Spanish Influenza Bulletin - 1918

Nurse Taking Patient's Pulse at Influenza ward, Walter Reed Hospital, Wash., DC.

Nurse Taking Patient's Pulse at Influenza ward, Walter Reed Hospital, Wash., DC. Photo by Harris & Ewing ca. 1 November 1918. Library of Congress # 2016648028. GGA Image ID # 1501d60006

The superintendents of hospitals are apparently in doubt as to the proper attitude to assume with reference to accommodating persons suffering from influenza.

A number of them are under the impression that unless they provide an isolation ward or isolation rooms, they will not be permitted by the regulations of the Department of Health to care for these cases.

If the prevalence of influenza increases to any degree, it will he manifestly impossible to provide hospital care for any considerable proportion of the cases, and the general hospitals will have to be depended upon to assist. The restrictions upon isolation of patients in hospitals should, therefore, not be severe.

A modified quarantine will he accepted by the Department of Health in institutions. In other words, their patients may be kept in the general ward but separated from pneumonia cases so as to avoid the danger of super adding a pneumococcus or other bacterial infection to the attack of influenza.

Moreover, ample space should be allowed between the beds and screens should be placed around the beds of patients suffering from influenza, so as to prevent the transmission of influenza to other ward patients through coughing, sneezing, or other means of contact.

It is of course assumed that nurses who care for influenza patients will be instructed in each institution to carefully wash their hands before coming in contact with other patients and that they will exercise due caution with regard to the destruction and care of discharges from the nose, mouth, throat, and respiratory system.

Suggestions as to the Diagnosis of So-Called Spanish Influenza

Without doubt, private physicians in increasing numbers will report not only cases in which they have made a definite diagnosis of influenza, but in which such diagnosis is difficult, and I am reasonably certain that they will make requests that diagnosticians of the bureau be sent to give aid in arriving at a conclusion.

I am, therefore, submitting a very brief sketch which is to serve as an aid to the diagnosticians, several of whom have requested information with reference to the diagnostic features of Spanish Influenza.

In our experience, the cases which have been seen thus far generally give a history of an attack of Coryza or acute bronchitis, which subsides in a few days, but is followed in about two or three weeks by the onset of the symptoms which have been commonly described as constituting the picture of Spanish Influenza.

In other words, it seems as if a special susceptibility is created by a previous attack of coryza or acute bronchitis. The onset of the attack is rather sudden without prodromal symptoms as a rule, and is characterized by fever of varying degree, marked headache, marked pains in the bones and joints, frequently by chillness, and is usually associated with coryza and acute bronchitis.

In many cases and particularly those of the severer type, the conjunctivae and the throat are somewhat injected. The headache marked pains in the back and joints, prostration and fever, constitute the chief and outstanding symptoms.

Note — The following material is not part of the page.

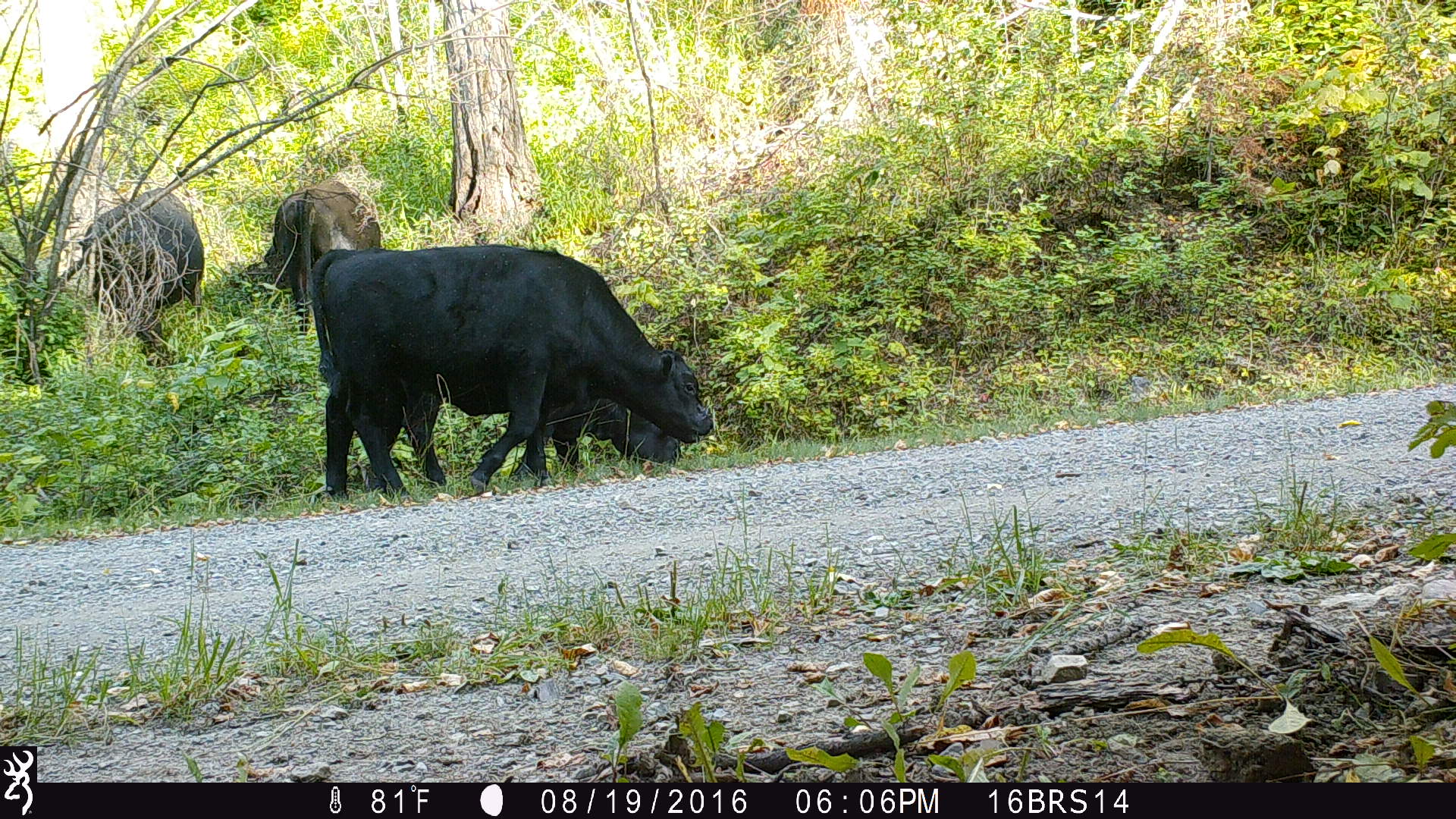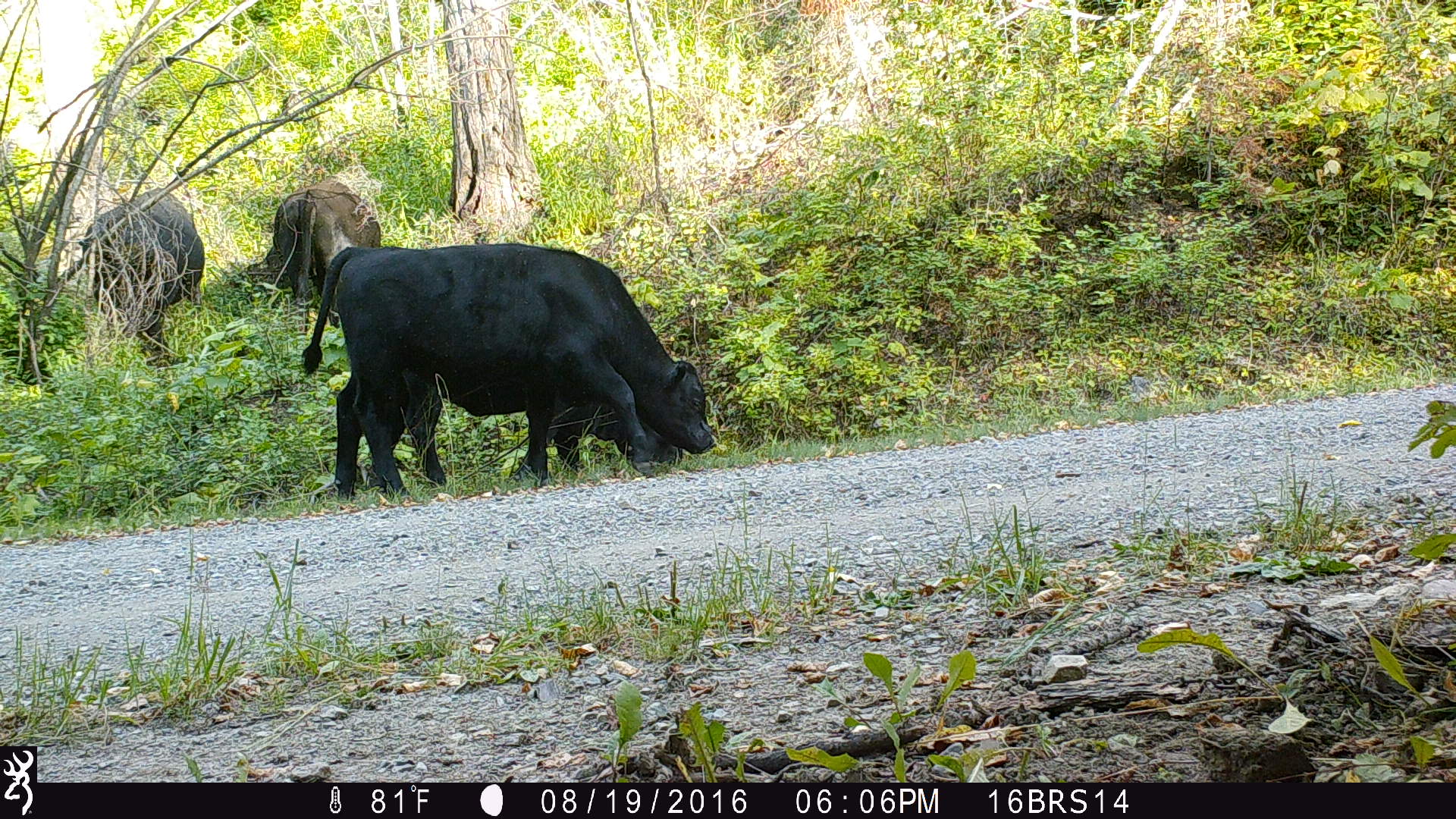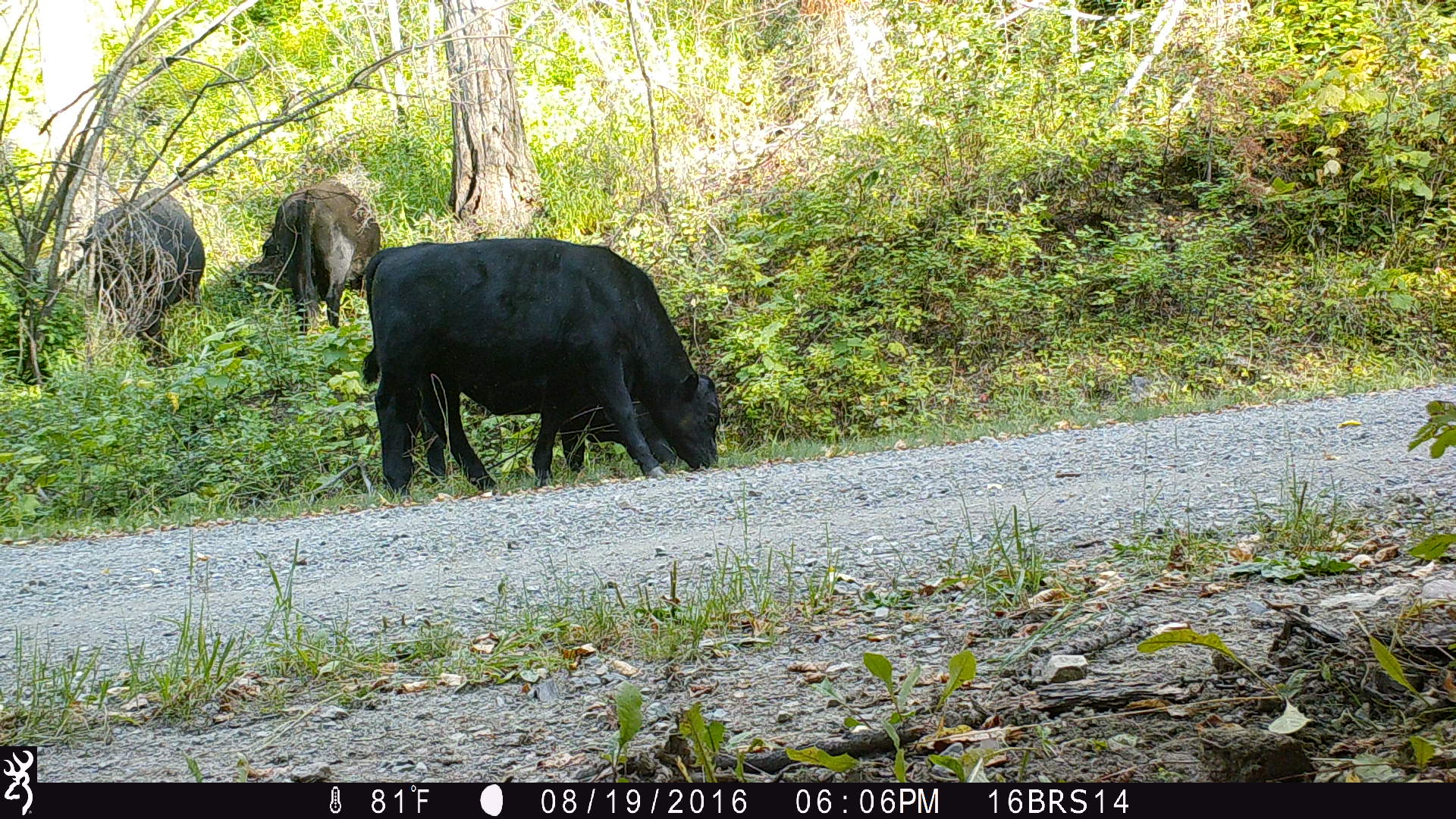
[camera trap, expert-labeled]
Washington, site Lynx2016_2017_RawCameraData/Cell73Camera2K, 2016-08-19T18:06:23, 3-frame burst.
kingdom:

Anorexia is also present and in a number of instances the patient vomits at the onset of the disease, and this vomiting may be frequently repeated. In robust and well-nourished individuals, the attack is as a rule fairly mild and rapidly subsides after the second or third day, terminating in almost all instances after a duration of three or four days.

The picture, generally speaking, is the familiar one which has been presented year after year in the typical cases of influenza. The severer types of cases are generally observed in under-nourished persons who have been subject to considerable nervous and physical strain and have thus far been almost exclusively among persons who have arrived from foreign ports.

My attention has been called to a tendency on the part of several physicians to jump at conclusions that patients suffering from symptoms which have just been described are necessarily cases of influenza, when in reality a typical follicular exudate on the tonsils clearly showed that the symptoms are attributable to an ordinary attack of follicular tonsillitis.

It is timely, I believe, to warn against this possible error in diagnosis. A few cases have been observed in which the manifestations have been largely gastric, with vomiting as the prominent symptom; a number of cases on the other hand have been seen in which the attack seemed to concentrate itself upon the respiratory organs.

The large majority of cases ran mild courses and the tendency toward the development of bronchial pneumonia as a complication has been observed, so far as our experience goes, in only a relatively small number, and these as a rule were cases in which the patient was up and about and tried to fight off the attack.

To sum it all up. the diagnosticians must not expect to find a new symptom- complex and those who have in the past seen a large number of cases of influenza, will readily recognize the cases which seem now to the current.

It is desirable so far as practicable, to have cultures taken from the throat and the blood to isolate, if possible, the organism responsible for the disease. This step seems, however, to be futile if the case is seen after the first or second day.

"Spanish Influenza," and "Suggestions as to the Diagnosis of So-Called Spanish Influenza," in the Weekly Bulletin of the Department of Health, City of New York, New Series Vol. VII, No. 39, 28 September 1918, pp. 303-304.